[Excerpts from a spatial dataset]
☆ ☆ ☆ ☆ ☆ ☆ ☆

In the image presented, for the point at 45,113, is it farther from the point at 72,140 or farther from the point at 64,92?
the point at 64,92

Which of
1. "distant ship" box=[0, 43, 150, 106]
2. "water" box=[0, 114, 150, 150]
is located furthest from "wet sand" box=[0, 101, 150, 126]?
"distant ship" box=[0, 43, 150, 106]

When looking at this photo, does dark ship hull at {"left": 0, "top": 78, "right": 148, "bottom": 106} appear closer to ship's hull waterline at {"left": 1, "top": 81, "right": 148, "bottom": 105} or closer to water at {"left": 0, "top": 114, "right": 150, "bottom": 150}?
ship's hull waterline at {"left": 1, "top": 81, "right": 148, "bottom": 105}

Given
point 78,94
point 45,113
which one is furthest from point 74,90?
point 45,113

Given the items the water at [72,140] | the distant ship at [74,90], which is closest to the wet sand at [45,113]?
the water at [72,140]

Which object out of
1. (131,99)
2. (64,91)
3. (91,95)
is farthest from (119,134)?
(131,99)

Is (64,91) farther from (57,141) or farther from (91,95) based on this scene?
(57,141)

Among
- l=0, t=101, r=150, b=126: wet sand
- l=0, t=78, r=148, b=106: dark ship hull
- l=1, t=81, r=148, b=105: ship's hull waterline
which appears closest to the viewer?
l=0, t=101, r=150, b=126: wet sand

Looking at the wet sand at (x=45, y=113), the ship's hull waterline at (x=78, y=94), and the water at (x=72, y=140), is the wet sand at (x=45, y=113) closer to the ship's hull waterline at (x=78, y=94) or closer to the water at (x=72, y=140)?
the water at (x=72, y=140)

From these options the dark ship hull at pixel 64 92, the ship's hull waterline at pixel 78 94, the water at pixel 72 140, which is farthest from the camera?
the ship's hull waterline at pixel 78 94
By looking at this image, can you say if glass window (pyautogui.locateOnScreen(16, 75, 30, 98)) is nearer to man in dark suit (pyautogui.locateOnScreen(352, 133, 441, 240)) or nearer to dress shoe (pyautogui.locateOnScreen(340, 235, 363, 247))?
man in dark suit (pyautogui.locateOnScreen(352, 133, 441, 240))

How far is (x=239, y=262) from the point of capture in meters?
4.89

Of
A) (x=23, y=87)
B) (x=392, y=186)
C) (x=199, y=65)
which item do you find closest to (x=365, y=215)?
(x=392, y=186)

☆ ☆ ☆ ☆ ☆ ☆ ☆

Exercise brief:
Reproduce the data, keeping every line exactly the same.

Response:
In the image presented, for the point at 45,113, is it farther from the point at 72,140 or farther from the point at 64,92?
the point at 64,92

Which of
1. "distant ship" box=[0, 43, 150, 106]
2. "water" box=[0, 114, 150, 150]
is located furthest from "wet sand" box=[0, 101, 150, 126]?
"distant ship" box=[0, 43, 150, 106]

When looking at this photo, does dark ship hull at {"left": 0, "top": 78, "right": 148, "bottom": 106} appear closer to ship's hull waterline at {"left": 1, "top": 81, "right": 148, "bottom": 105} or closer to water at {"left": 0, "top": 114, "right": 150, "bottom": 150}?
ship's hull waterline at {"left": 1, "top": 81, "right": 148, "bottom": 105}

Given
point 78,94
point 45,113
which one is furthest from point 74,90?
point 45,113

Given the items the water at [72,140] | the distant ship at [74,90], which is closest to the wet sand at [45,113]?
the water at [72,140]

Which object out of
1. (131,99)
2. (64,91)
3. (91,95)
is farthest from (119,134)?
(131,99)

Is (64,91) farther from (57,141) or farther from (91,95) based on this scene?
(57,141)

Among
- l=0, t=101, r=150, b=126: wet sand
- l=0, t=78, r=148, b=106: dark ship hull
- l=1, t=81, r=148, b=105: ship's hull waterline
which appears closest to the viewer?
l=0, t=101, r=150, b=126: wet sand

Looking at the wet sand at (x=45, y=113), the ship's hull waterline at (x=78, y=94), and the water at (x=72, y=140), is the wet sand at (x=45, y=113) closer to the ship's hull waterline at (x=78, y=94) or closer to the water at (x=72, y=140)?
the water at (x=72, y=140)

From these options the dark ship hull at pixel 64 92, the ship's hull waterline at pixel 78 94, the water at pixel 72 140, which is farthest from the camera?
the ship's hull waterline at pixel 78 94
By looking at this image, can you say if glass window (pyautogui.locateOnScreen(16, 75, 30, 98)) is nearer to man in dark suit (pyautogui.locateOnScreen(352, 133, 441, 240)) or nearer to dress shoe (pyautogui.locateOnScreen(340, 235, 363, 247))?
man in dark suit (pyautogui.locateOnScreen(352, 133, 441, 240))

How far is (x=239, y=262) from the point of capture in meters?
4.89

Of
A) (x=23, y=87)
B) (x=392, y=186)
C) (x=199, y=65)
which item do you find closest to (x=365, y=215)?
(x=392, y=186)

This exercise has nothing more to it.